Saved entries:

Start of Block

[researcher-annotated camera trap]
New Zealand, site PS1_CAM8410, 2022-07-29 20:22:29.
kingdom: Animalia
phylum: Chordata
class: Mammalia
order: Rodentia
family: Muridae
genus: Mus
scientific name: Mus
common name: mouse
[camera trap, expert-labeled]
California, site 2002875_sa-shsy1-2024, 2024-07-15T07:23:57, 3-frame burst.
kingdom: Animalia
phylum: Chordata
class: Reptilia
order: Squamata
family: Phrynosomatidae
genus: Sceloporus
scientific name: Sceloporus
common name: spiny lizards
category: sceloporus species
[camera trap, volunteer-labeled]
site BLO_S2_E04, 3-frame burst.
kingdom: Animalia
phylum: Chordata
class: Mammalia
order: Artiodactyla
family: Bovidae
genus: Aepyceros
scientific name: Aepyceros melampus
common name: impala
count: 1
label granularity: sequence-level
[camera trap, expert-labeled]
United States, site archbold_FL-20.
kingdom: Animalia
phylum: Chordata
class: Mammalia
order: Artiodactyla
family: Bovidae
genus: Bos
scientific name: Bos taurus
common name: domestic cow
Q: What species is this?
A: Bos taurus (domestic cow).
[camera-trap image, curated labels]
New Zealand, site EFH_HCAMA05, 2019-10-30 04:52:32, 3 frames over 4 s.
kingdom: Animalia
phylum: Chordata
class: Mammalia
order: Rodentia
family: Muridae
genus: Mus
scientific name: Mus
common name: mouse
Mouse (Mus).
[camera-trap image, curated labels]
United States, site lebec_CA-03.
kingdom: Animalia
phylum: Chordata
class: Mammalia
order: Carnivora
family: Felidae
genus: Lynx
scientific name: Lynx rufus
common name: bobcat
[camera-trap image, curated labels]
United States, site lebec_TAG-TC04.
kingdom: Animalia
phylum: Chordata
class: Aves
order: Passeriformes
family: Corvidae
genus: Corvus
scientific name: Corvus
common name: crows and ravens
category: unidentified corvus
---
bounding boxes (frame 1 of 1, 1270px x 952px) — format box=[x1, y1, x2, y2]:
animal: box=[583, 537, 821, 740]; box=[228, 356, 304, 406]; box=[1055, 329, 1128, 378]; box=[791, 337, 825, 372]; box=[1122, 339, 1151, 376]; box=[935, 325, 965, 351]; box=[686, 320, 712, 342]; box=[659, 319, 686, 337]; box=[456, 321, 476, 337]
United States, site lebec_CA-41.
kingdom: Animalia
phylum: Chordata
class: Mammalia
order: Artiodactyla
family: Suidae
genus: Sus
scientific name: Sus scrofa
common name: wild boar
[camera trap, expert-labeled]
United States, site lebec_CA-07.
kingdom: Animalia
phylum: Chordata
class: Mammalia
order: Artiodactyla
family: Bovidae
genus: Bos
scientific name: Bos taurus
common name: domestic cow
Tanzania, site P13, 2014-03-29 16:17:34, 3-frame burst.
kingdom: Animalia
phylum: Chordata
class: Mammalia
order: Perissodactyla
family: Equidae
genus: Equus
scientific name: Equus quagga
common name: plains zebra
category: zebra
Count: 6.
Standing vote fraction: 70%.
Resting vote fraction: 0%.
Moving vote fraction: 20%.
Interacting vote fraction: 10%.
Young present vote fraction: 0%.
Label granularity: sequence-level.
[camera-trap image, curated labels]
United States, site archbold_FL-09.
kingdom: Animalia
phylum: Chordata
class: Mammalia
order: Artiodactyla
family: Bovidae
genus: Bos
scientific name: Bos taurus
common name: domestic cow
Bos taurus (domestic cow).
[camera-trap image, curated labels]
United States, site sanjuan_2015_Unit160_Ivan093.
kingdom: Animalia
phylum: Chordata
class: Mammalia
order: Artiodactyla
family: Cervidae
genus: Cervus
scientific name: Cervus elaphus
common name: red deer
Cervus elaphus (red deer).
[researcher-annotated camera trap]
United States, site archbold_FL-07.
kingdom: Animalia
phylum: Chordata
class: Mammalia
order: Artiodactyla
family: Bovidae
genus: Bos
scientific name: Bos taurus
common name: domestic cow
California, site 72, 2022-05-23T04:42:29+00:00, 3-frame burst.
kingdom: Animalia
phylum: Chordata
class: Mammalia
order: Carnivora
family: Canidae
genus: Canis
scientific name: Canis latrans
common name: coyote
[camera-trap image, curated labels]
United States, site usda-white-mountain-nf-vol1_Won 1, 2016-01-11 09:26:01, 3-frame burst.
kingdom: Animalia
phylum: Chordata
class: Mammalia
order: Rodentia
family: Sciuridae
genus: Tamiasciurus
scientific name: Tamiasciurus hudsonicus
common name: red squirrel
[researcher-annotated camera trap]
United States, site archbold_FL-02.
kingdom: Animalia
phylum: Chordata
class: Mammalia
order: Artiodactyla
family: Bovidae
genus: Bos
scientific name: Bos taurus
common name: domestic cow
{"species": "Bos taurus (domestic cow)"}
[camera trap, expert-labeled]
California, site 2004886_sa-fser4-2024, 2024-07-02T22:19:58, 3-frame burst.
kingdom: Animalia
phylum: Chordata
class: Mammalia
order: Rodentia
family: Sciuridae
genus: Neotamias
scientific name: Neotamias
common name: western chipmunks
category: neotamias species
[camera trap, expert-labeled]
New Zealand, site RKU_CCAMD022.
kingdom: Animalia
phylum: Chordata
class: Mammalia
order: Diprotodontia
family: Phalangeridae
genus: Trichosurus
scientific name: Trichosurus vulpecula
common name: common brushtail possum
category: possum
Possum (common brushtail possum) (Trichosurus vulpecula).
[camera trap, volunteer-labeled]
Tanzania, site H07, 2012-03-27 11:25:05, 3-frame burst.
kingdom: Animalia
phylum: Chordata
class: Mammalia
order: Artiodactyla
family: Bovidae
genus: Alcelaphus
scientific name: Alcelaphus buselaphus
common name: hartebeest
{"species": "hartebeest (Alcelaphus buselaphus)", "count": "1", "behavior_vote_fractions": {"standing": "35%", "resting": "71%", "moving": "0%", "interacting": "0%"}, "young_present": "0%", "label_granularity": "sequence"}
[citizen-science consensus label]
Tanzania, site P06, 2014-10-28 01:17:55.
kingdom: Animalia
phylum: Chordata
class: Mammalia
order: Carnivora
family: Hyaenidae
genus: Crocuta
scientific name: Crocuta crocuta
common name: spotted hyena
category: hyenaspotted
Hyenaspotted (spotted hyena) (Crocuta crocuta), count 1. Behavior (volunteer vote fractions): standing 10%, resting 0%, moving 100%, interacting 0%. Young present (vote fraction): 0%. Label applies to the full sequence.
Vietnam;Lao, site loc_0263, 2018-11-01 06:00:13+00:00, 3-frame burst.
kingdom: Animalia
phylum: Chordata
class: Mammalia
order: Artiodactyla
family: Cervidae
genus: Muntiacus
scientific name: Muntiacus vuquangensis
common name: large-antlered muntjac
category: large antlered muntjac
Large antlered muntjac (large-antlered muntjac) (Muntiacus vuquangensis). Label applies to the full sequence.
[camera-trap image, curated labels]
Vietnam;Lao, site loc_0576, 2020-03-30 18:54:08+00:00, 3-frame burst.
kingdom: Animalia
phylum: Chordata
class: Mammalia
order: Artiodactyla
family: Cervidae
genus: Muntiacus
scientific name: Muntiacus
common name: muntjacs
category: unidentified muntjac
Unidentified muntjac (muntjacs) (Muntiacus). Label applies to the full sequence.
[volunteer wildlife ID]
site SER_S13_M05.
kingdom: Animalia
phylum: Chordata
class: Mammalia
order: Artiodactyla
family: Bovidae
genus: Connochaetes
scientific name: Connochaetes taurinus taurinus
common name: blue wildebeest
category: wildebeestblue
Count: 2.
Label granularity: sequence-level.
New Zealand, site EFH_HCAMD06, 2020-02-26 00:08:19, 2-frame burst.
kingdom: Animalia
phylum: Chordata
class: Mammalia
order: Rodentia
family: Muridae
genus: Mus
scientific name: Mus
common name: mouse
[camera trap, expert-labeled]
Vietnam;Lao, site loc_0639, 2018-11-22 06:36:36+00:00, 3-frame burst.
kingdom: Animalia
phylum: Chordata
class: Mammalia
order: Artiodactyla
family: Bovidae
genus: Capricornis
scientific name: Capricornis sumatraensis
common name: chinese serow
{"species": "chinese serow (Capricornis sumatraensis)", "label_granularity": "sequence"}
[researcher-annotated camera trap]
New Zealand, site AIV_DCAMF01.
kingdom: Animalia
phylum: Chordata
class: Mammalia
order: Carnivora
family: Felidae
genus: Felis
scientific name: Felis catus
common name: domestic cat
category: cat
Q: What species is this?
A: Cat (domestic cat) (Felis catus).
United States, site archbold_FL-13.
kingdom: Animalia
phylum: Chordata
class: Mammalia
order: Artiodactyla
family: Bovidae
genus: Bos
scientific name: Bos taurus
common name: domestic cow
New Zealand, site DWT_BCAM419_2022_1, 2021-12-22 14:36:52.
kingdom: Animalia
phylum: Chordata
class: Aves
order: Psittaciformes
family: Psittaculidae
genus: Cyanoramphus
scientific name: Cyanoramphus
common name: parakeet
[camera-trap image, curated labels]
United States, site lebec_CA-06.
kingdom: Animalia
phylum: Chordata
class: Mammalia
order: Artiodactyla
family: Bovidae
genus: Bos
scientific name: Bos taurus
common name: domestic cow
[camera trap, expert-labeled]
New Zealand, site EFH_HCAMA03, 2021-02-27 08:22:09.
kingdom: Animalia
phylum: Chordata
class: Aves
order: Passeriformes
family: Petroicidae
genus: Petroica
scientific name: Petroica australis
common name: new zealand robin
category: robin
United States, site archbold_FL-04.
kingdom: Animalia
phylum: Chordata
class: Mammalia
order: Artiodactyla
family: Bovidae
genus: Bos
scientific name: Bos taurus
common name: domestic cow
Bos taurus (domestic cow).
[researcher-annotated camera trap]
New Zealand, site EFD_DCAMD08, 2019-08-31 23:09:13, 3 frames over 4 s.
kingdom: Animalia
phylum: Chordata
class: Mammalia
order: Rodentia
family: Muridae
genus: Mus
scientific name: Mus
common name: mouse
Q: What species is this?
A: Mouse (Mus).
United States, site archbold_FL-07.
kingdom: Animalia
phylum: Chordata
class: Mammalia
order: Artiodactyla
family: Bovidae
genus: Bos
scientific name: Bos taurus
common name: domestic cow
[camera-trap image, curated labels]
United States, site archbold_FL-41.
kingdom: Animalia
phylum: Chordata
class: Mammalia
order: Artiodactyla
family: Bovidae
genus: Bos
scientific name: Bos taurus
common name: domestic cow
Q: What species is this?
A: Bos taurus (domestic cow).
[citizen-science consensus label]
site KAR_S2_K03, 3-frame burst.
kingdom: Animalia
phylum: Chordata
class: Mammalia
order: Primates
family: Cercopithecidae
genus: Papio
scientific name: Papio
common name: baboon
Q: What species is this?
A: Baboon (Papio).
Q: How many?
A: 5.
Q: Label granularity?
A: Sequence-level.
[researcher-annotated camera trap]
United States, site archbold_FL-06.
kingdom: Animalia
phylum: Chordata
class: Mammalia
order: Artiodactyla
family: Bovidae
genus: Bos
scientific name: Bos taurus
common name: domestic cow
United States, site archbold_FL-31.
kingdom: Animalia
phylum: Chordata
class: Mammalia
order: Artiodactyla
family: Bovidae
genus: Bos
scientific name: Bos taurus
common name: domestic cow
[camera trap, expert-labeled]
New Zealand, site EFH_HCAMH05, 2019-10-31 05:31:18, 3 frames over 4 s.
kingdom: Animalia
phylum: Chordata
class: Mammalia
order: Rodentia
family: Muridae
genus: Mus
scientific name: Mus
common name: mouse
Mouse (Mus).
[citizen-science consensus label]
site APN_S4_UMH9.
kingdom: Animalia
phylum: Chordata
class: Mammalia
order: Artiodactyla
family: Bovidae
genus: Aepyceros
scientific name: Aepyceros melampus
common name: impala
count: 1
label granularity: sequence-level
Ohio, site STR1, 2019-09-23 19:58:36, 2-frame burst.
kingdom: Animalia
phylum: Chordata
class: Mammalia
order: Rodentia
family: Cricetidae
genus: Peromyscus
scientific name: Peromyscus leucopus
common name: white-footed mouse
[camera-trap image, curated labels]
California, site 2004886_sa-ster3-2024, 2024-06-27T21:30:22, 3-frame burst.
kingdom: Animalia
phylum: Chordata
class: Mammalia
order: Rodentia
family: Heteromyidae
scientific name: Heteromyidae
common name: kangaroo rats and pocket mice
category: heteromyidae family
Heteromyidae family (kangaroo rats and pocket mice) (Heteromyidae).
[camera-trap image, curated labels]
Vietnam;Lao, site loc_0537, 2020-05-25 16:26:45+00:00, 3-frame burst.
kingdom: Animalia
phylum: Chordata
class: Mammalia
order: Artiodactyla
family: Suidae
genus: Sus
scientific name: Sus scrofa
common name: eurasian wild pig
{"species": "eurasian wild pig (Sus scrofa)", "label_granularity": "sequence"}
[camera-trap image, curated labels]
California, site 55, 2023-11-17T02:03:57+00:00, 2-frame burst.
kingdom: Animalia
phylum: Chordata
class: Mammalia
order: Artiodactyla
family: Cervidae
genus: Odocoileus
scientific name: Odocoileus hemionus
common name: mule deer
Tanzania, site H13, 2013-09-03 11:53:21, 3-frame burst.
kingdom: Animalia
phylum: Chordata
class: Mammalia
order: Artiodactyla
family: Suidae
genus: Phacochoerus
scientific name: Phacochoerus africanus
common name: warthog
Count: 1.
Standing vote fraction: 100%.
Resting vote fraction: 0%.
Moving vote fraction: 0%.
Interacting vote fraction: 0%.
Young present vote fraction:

End of Block

**TASK TO CARRY OUT**:
Scan the entries above for the word "white" and collect each line holding it.

**EXPECTED ANSWER**:
United States, site usda-white-mountain-nf-vol1_Won 1, 2016-01-11 09:26:01, 3-frame burst.
common name: white-footed mouse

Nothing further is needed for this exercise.